Scrutinise your budget to be sure you’ve accounted for all costs

When assessing your own financials, there’s more to consider than passing the affordability assessment to access mortgage finance. There’s upfront costs, some of which you can add to your home loan, whereas other fees will need paid at the outset. In situations when you’re stretching your budget to increase your deposit amount, as is required with most bad credit mortgages, the upfront fees can leave you with less of a deposit than you may have accounted for.

Some of the costs associated with mortgage application processes can include:

  • Admin charges
  • Mortgage arrangement fees
  • Booking fees
  • Mortgage broker fees
  • Any applicable early repayment fees to exit an existing mortgage
  • Legal fees
  • Valuation fees

There will also be additional post-sale fees that you should consider too. It could be buildings insurance, and in the case of moving home, it’d be a good idea to budget for the cost of moving, for example transport, packaging materials, fuel costs if you’re moving further away etc.

What can you really afford as a deposit?

Bad credit remortgages & mortgages typically require a higher deposit amount, however, that’s not always the case. The more of a deposit you can offer, the more mortgage choices you have. The majority of lenders offering mortgages to those with damaged credit ratings typically require a 15% deposit. Mainstream lenders often ask for a 5% deposit but require a really strong credit history with no negative entries. The worse your credit reports are, the more of a deposit you’ll need.

The other thing to consider is the type of mortgage you’re applying for. The loan to value (LTV) ratios can often be 85%, which would require you to have a 15% deposit amount. If, however, you’re trying to access a buy to let mortgage with bad credit, you will usually need to offer a higher deposit, sometimes at 50% of the property price.

When considering what you can afford to pay as a deposit, always factor in the associated costs that need paid upfront and if there are any fees that you plan to add on to the amount you’re borrowing; remember that those will affect the total amount you can borrow. As an example, if you need to pay a 1% exit fee on an existing mortgage to release equity from your home through a remortgage that could add on thousands to the amount you’re borrowing.

Organise all the documents you will need

When applying for any finance, there’s always paperwork required. The Money Advice Service has a checklist of the basic documents you’ll need. You can run through that to make sure you have all the required documents ready before applying.

An easy way to know what documents you’ll need for a mortgage application is to think in terms of what you need to prove.

There are three things you need to prove, which are:

  • Your identity
  • Your income
  • Your expenses and debts

If you’re an employee, you will need to provide copies of your bank statements usually going back three months.
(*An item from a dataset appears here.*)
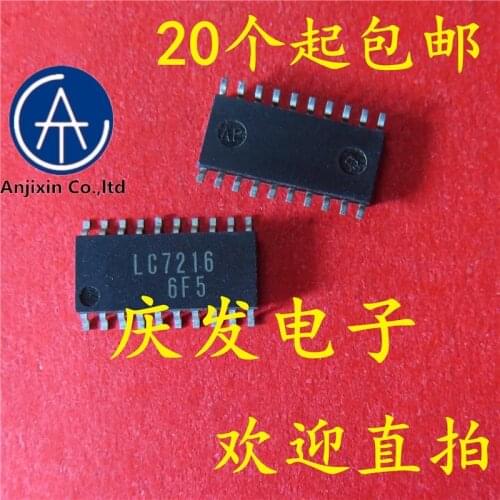 10pcs 100% orginal new real stock LC7216 SOP20 quality assurance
If you’re including bonus payments above your regular salary in your income, you’ll likely be asked to provide a P60 in addition to payslips.

For self-employed mortgage applications, the account history is best to go back at least 12-months. If you’re still in your first trading year, there are some lenders that will consider your circumstances, but you will need to prove your income using all the financial records you have.

Another thing to consider for documentation is any agreed Debt Management Plans you have that are active. For any debts that are being managed, creditors will likely want to see the documents detailing the total amounts that are being managed on any Debt Management Plans.

Do due diligence early to find a really good mortgage broker

With poor credit, the option to work with the main banks isn’t viable. They can only advise you on the mortgage products that the bank you speak with has available. They can’t advise on all mortgage products from any other lender. The same applies to mortgage brokers. Some are whole of market, some work only with a select group of partners and others could be restricted to working with only a few lenders.

You also need to consider the fee the broker charges. If there is no fee payable by you, then the broker will be paid by the lender, which often means they don’t have access to direct offers that are publicly accessible by dealing direct with the lender.